Chapter 4 Missing values
Below are some key observations with respect to Missing Values in the dataset.
Missing values by column for the Liar dataset
## Speaker Job Title State Info Venue/Location
## 3170 2446 110
## Subject(s) Speaker The Party Affiliation
## 2 2 2
## Barely True Counts False Counts Half True Counts
## 2 2 2
## Mostly True Counts Pants on Fire Counts ID
## 2 2 0
## Label Statement
## 0 0
It is important to note that the Label column (independent feature) doesn’t have missing values in the dataset.

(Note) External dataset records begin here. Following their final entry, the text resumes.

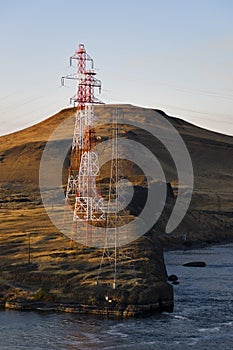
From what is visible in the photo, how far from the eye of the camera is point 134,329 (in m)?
39.7

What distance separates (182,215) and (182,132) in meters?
96.6

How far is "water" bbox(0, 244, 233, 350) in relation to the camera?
122 ft

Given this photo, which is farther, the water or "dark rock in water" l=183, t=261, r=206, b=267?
"dark rock in water" l=183, t=261, r=206, b=267

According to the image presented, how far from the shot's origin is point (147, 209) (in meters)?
92.7

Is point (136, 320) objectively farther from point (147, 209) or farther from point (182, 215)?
point (182, 215)

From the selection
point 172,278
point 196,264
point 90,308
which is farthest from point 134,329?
point 196,264

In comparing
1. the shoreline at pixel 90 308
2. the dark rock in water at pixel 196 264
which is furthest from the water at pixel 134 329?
the dark rock in water at pixel 196 264

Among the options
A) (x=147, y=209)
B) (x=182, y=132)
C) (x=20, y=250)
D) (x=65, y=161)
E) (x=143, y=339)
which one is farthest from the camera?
(x=182, y=132)

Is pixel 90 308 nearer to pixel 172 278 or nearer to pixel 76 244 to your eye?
pixel 172 278

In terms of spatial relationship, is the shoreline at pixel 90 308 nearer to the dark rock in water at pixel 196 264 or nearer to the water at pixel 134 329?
the water at pixel 134 329

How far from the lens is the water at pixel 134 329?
3709 centimetres

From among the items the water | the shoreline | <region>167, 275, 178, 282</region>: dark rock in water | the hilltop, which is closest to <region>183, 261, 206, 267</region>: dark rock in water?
the hilltop

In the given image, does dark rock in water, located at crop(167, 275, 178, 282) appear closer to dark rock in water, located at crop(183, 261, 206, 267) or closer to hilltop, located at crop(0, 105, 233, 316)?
hilltop, located at crop(0, 105, 233, 316)

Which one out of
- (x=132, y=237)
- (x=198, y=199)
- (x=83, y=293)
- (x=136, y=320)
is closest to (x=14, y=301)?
(x=83, y=293)
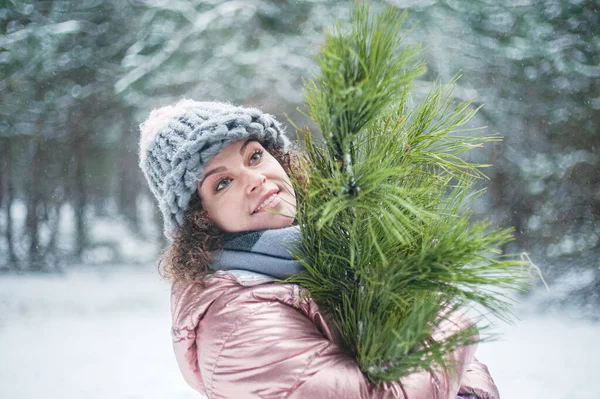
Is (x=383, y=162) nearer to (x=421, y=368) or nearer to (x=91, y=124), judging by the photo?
(x=421, y=368)

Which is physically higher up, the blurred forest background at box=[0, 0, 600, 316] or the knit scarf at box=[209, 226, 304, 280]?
the blurred forest background at box=[0, 0, 600, 316]

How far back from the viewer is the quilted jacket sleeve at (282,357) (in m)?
0.59


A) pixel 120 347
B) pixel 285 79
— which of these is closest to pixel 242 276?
pixel 120 347

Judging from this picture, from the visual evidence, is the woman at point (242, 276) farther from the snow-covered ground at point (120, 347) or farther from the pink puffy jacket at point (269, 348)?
the snow-covered ground at point (120, 347)

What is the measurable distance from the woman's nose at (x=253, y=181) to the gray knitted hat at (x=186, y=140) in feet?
0.20

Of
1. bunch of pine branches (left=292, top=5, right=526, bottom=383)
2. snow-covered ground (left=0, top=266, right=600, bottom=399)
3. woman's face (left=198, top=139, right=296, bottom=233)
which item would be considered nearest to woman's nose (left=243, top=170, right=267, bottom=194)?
woman's face (left=198, top=139, right=296, bottom=233)

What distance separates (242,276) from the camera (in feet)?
2.40

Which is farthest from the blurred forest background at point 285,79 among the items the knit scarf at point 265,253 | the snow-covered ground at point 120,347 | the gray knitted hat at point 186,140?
the knit scarf at point 265,253

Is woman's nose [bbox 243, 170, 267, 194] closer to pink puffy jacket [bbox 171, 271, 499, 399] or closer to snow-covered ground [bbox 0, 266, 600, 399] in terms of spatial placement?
pink puffy jacket [bbox 171, 271, 499, 399]

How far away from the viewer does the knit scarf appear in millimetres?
708

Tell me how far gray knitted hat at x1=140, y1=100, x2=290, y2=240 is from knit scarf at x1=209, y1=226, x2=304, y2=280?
111mm

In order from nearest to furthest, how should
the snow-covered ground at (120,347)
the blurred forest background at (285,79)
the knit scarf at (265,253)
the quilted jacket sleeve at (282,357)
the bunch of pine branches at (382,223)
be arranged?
1. the bunch of pine branches at (382,223)
2. the quilted jacket sleeve at (282,357)
3. the knit scarf at (265,253)
4. the snow-covered ground at (120,347)
5. the blurred forest background at (285,79)

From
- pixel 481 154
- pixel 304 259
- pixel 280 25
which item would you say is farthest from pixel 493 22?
pixel 304 259

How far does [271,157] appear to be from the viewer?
809mm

Most of the columns have 2 missing values, which after taking a closer look belongs to ID’s 5872 and 8180
Speaker Job Title has the most missing values - 3170 missing entries
Top 30 row-id having maximum missing values
## 5872 8180 921 1137 1274 2584 2834 3622 3645 4020 5845 6058 6279
## 11 11 3 3 3 3 3 3 3 3 3 3 3
## 6553 6603 8125 8172 8222 8952 9323 9583 9752 10096 10434 10667 10871
## 3 3 3 3 3 3 3 3 3 3 3 3 3
## 11120 3 8 13
## 3 2 2 2
- Maximum number of columns with missing values in a given row are 11. For examples Id’s like 5872, 8180 etc. have 11 columns with missing values.
Heatmap
Since we noticed that “Speaker Job Title” and “State Info” had maximum missing values, we used heatmaps to see if we can observe any pattern. Below are the observed patterns :-
For “Speaker Job Title”, True & False Staements were completely missing.
For “State Info” feature, False Statements were completely missing.
Missing proportions
We created this missing values plots to identify any patterns for the rows.
- The majority of the rows have no missing values
- Roughly 1800 rows have Speaker Job Title and State Info missing
- Over 1000 rows only have Speaker Job Title missing, and roughly 500 rows only have State Info missing.
- The rest of the patterns are hardly present.